═══ Records provided

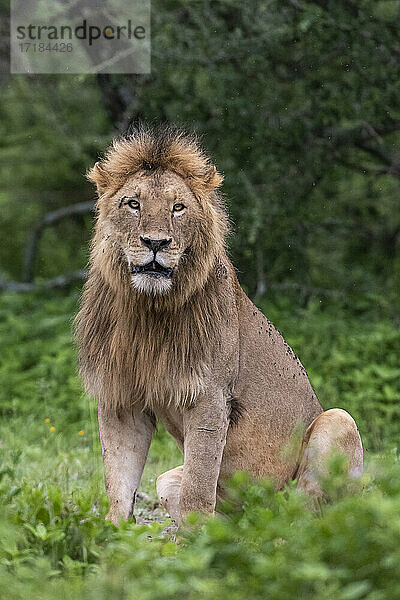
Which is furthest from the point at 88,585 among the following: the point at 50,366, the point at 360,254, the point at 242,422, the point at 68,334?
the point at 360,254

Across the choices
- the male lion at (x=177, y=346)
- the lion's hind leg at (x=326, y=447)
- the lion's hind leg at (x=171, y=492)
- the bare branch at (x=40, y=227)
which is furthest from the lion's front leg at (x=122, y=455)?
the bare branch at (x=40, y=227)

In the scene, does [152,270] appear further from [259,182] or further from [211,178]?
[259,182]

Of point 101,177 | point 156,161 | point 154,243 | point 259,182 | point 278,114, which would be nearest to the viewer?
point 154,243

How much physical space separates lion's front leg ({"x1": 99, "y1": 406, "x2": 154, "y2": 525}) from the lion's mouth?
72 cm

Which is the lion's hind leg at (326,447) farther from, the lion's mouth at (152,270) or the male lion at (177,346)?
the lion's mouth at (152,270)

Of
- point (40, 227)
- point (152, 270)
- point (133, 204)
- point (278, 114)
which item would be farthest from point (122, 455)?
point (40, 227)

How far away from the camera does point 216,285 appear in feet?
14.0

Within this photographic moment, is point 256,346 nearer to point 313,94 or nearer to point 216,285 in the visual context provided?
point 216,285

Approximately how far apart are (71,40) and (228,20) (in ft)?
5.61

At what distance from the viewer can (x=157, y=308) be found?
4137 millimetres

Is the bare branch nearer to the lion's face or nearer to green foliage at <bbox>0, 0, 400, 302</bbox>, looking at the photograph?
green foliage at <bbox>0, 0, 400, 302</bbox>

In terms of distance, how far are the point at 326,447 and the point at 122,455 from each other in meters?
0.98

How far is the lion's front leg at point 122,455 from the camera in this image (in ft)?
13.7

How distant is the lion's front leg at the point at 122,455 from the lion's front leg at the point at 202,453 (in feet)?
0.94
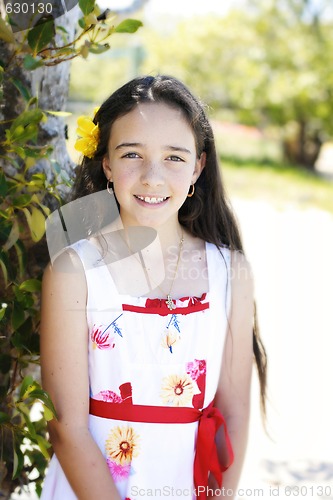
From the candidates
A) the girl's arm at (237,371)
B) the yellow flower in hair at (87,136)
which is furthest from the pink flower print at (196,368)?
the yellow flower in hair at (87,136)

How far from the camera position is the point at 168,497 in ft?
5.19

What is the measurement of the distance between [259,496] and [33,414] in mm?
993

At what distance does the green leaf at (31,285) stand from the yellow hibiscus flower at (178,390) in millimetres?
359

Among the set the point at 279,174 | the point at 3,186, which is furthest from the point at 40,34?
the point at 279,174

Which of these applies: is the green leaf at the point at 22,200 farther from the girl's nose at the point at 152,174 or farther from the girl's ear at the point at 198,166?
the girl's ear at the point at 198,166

══════
═══ Records provided

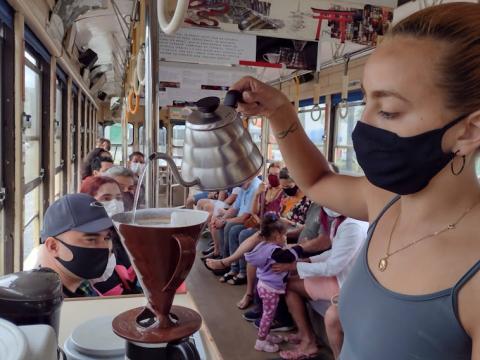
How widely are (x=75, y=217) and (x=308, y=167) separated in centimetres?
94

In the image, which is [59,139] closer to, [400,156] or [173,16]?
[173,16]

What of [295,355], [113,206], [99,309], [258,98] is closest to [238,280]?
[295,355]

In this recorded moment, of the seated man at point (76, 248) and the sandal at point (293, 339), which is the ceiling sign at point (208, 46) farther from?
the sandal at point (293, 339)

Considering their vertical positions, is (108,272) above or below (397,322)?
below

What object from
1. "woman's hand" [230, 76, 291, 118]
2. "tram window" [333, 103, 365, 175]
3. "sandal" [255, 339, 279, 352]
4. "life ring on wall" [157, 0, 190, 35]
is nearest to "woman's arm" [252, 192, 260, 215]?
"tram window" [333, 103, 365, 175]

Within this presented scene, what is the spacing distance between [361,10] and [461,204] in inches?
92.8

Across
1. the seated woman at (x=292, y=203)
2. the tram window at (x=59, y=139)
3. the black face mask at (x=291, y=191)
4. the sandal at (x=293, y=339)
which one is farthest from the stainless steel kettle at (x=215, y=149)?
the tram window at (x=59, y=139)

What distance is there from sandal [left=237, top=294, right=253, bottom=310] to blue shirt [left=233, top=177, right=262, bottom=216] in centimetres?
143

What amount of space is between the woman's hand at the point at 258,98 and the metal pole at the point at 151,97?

══════

Please output the stretch of the records from the line containing "Considering their vertical" through the line containing "What amount of" as a Markdown table with the columns "Row" and "Line", numbering each row and omitting blank lines.

— Result of this exercise —
| Row | Line |
|---|---|
| 1 | Considering their vertical positions, is (108,272) above or below (397,322)? |
| 2 | below |
| 3 | What object from |
| 4 | 1. "woman's hand" [230, 76, 291, 118] |
| 5 | 2. "tram window" [333, 103, 365, 175] |
| 6 | 3. "sandal" [255, 339, 279, 352] |
| 7 | 4. "life ring on wall" [157, 0, 190, 35] |
| 8 | is nearest to "woman's arm" [252, 192, 260, 215]? |
| 9 | "tram window" [333, 103, 365, 175] |
| 10 | Within this presented scene, what is the spacing distance between [361,10] and [461,204] in inches? |
| 11 | 92.8 |
| 12 | Across |
| 13 | 1. the seated woman at (x=292, y=203) |
| 14 | 2. the tram window at (x=59, y=139) |
| 15 | 3. the black face mask at (x=291, y=191) |
| 16 | 4. the sandal at (x=293, y=339) |
| 17 | which one is farthest from the stainless steel kettle at (x=215, y=149)? |
| 18 | the tram window at (x=59, y=139) |
| 19 | What distance is there from sandal [left=237, top=294, right=253, bottom=310] to blue shirt [left=233, top=177, right=262, bottom=216] in centimetres? |
| 20 | 143 |
| 21 | What amount of space is between the woman's hand at the point at 258,98 and the metal pole at the point at 151,97? |